Certificate of Amendment

to the

fourth AMENDED AND RESTATED certificate of incorporation

of

Processa pharmaceuticals, inc.

 

Processa Pharmaceuticals, Inc. (the “Corporation”), a corporation organized and existing under the General Corporation Law of the State of Delaware (the “DGCL”), hereby certifies as follows:

 

1. This Certificate of Amendment (the “Certificate of Amendment”) amends the provisions of the Corporation’s Fourth Amended and Restated Certificate of Incorporation (the “Certificate of Incorporation”).

 

2. The Board of Directors of the Corporation has duly adopted a resolution pursuant to Section 242 of the DGCL setting forth a proposed amendment to the Certificate of Incorporation and declaring said amendment to be advisable.

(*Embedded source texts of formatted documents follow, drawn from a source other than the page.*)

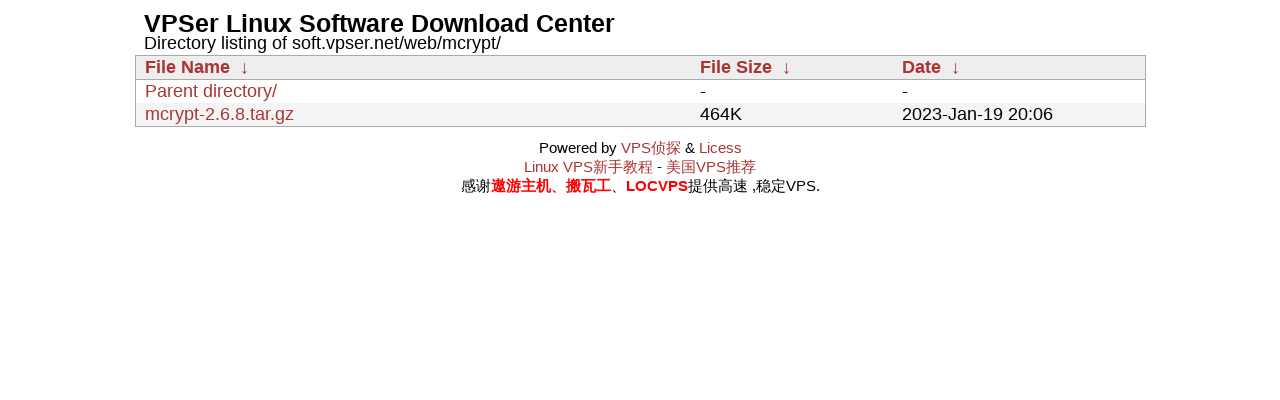

--- FILE ---
content_type: text/html
request_url: http://soft2.vpser.net/web/mcrypt/?C=M&O=D
body_size: 1310
content:
<!DOCTYPE html PUBLIC "-//W3C//DTD XHTML 1.0 Strict//EN" "http://www.w3.org/TR/xhtml1/DTD/xhtml1-strict.dtd">
<html xmlns="http://www.w3.org/1999/xhtml">
<head><meta http-equiv="content-type" content="text/html; charset=utf-8"/><meta name="viewport" content="width=device-width"/><style type="text/css">body,html {background:#fff;font-family: "Lucida Grande",Calibri,Arial;font-size: 18px;}tr:nth-child(even) {background:#f4f4f4;}th,td {padding:0.1em 0.5em;}th {text-align:left;font-weight:bold;background:#eee;border-bottom:1px solid #aaa;}#top {width:80%;margin: 0 auto;padding: 0;}#top h1 {font-size: 25px;margin: 0px 0px -5px 0px;}#list {border:1px solid #aaa;width:80%;margin: 0 auto;padding: 0;}a {color:#a33;text-decoration: none;}a:hover {color:#e33;}#footer {width:80%;margin: 0 auto;padding: 10px 0;font-size: 15px;text-align:center;}#footer a {font-size: 15px;font-weight: normal;text-decoration: none;}</style>

<title>VPSer Software Download Center soft.vpser.net/web/mcrypt/</title>
</head><body><table id="top" cellpadding="0.1em" cellspacing="0"><thead><tr><td colspan="2"><h1>VPSer Linux Software Download Center</h1>Directory listing of soft.vpser.net/web/mcrypt/</td></tr></thead></table>
<table id="list" cellpadding="0.1em" cellspacing="0">
<colgroup><col width="55%"/><col width="20%"/><col width="25%"/></colgroup>
<thead><tr><th><a href="?C=N&O=A">File Name</a>&nbsp;<a href="?C=N&O=D">&nbsp;↓&nbsp;</a></th><th><a href="?C=S&O=A">File Size</a>&nbsp;<a href="?C=S&O=D">&nbsp;↓&nbsp;</a></th><th><a href="?C=M&O=A">Date</a>&nbsp;<a href="?C=M&O=D">&nbsp;↓&nbsp;</a></th></tr></thead>
<tbody><tr><td><a href="../?C=M&amp;O=D">Parent directory/</a></td><td>-</td><td>-</td></tr><tr><td><a href="mcrypt-2.6.8.tar.gz">mcrypt-2.6.8.tar.gz</a></td><td>   464K</td><td>2023-Jan-19 20:06</td></tr>
</tbody></table><table id="footer" cellpadding="0" cellspacing="1">
<thead>
<tr>
<td colspan="3">Powered by <a href="https://www.vpser.net/" target="_blank">VPS侦探</a> &amp; <a href="http://licess.com" target="_blank">Licess</a><br \> <a href="https://www.vpser.net/vps-howto" target="_blank">Linux VPS新手教程</a> - <a href="https://www.vpser.net/ten-dollars-vps" target="_blank">美国VPS推荐</a> <br \>感谢<a href="https://www.vpser.net/go/aoyo" target="_blank" title="基于KVM,SSD硬盘,老牌只能服务商,性价比高"><span style="color:#FF0000;font-weight: bold;">遨游主机</span></a>、<a href="https://www.vpser.net/go/bwg" target="_blank" title="基于KVM,SSD硬盘,老牌只能服务商,性价比高"><span style="color:#FF0000;font-weight: bold;">搬瓦工</span></a>、<a href="https://www.vpser.net/go/locvps" target="_blank" title="基于KVM,SSD硬盘,老牌只能服务商,性价比高"><span style="color:#FF0000;font-weight: bold;">LOCVPS</span></a>提供高速
,稳定VPS. </td>
</tr>
<thead>
</table>
</body>
</html>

The Certificate of Amendment amends the Certificate of Incorporation as follows:

 

  (a) Section A of the Certificate of Incorporation setting forth the powers, privileges and rights, and the qualifications, limitations or restrictions thereof in respect of each class of capital stock of the Corporation is hereby supplemented by addition of the following paragraphs as new subsection 5 under “A. Common Stock”:

 

5. Reverse Stock Split. Upon this Certificate of Amendment becoming effective pursuant to the General Corporation Law of the State of Delaware (the “Effective Time”), the shares of Common Stock issued and outstanding or held in treasury immediately prior to the Effective Time (the “Old Common Stock”) shall be reclassified into a different number of shares of Common Stock (the “New Common Stock”) such that each twenty-five shares of Old Common Stock shall, at the Effective Time, be automatically reclassified into one share of New Common Stock. From (the “Reverse Stock Split”) and after the Effective Time, certificates representing the Old Common Stock shall represent the number of whole shares of New Common Stock into which such Old Common Stock shall have been reclassified pursuant to the immediately preceding sentence. No fractional shares of Common Stock shall be issued as a result of such reclassification. Stockholders who otherwise would be entitled to receive fractional shares because they hold a number of shares not evenly divisible by the exchange ratio of the Reverse Stock Split, will be entitled, upon surrender of certificate(s) representing these shares, to a number of shares rounded up to the nearest whole number and, accordingly, no money will be paid for a fractional share.

 

From and after the Effective Time, the term “New Common Stock” as used in this Section shall mean the Common Stock as provided in this Certificate of Incorporation, as amended and as further amended by this Certificate of Amendment. The par value of the New Common Stock shall be $0.0001 per share.

 

3. The requisite stockholders of the Corporation have duly approved this Certificate of Amendment in accordance with Section 242 of the DGCL.

 

4. This Certificate of Amendment shall be effective at 5:00 p.m. Eastern Time on December 16, 2025.

 

IN WITNESS WHEREOF, the Corporation has caused this Certificate of Amendment to be executed as of the date set forth below.

 

Dated: December 12, 2025 PROCESSA PHARMACEUTICALS, INC.